▶ [Set task]: Reproduce the following data word for word, leaving out the pictures.
# START OF Data section
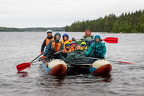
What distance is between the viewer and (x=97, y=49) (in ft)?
39.5

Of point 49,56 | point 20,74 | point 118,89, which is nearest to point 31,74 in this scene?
point 20,74

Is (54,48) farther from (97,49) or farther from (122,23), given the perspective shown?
(122,23)

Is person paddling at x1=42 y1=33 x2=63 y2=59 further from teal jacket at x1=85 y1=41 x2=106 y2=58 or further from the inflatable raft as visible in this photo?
teal jacket at x1=85 y1=41 x2=106 y2=58

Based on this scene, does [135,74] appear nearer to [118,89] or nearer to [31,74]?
[118,89]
# END OF Data section
▶ [Answer below]:
What distance is between the viewer and (x=97, y=49) (in ft)?
39.5

Of point 49,56 | point 20,74 | point 118,89, which is nearest to point 31,74 in this scene?
point 20,74

Is (54,48) farther from (97,49) or farther from (122,23), given the perspective shown?
(122,23)

Is person paddling at x1=42 y1=33 x2=63 y2=59 further from teal jacket at x1=85 y1=41 x2=106 y2=58 or further from the inflatable raft as visible in this photo?
teal jacket at x1=85 y1=41 x2=106 y2=58

Based on this scene, does [135,74] appear nearer to [118,89] or nearer to [31,74]?
[118,89]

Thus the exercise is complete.